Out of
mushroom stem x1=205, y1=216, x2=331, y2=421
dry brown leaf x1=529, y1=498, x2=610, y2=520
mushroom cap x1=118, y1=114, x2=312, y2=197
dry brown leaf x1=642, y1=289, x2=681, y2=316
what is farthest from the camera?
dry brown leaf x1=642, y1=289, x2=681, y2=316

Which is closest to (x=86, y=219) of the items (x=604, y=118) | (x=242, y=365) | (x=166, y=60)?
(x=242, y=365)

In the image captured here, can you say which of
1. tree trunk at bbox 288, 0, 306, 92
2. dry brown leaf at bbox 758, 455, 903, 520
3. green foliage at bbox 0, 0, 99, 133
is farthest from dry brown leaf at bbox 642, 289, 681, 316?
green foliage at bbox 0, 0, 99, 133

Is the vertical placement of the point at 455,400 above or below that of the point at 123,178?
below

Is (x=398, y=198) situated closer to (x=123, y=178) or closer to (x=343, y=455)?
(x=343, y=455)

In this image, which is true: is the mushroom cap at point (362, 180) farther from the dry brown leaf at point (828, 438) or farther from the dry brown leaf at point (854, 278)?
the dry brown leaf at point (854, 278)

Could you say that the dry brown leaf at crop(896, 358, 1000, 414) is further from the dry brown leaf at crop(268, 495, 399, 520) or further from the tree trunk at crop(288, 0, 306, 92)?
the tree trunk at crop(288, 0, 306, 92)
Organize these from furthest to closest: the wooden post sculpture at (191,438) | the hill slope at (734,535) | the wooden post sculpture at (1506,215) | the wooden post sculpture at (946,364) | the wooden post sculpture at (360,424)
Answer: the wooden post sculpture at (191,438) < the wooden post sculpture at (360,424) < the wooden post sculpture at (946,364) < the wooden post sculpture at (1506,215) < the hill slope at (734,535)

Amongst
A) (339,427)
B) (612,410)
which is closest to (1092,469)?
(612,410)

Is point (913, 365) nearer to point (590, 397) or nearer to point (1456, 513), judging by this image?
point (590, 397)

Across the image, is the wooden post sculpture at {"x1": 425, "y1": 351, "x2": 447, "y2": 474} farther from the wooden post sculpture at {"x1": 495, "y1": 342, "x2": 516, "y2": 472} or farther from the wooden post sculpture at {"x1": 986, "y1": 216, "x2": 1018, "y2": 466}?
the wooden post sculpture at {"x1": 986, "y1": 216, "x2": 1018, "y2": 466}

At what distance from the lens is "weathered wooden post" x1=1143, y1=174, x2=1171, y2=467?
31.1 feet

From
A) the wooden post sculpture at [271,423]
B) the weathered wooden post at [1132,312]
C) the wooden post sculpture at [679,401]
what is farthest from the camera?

» Problem requirements
Format the material as a Markdown table, from the line containing "At what distance" through the end of the material, with both ends included. Use the columns Row and Line, and leave out blank lines.

» Task output
| Row | Line |
|---|---|
| 1 | At what distance from the lens is "weathered wooden post" x1=1143, y1=174, x2=1171, y2=467? |
| 2 | 31.1 feet |
| 3 | From |
| 4 | A) the wooden post sculpture at [271,423] |
| 5 | B) the weathered wooden post at [1132,312] |
| 6 | C) the wooden post sculpture at [679,401] |
| 7 | what is farthest from the camera? |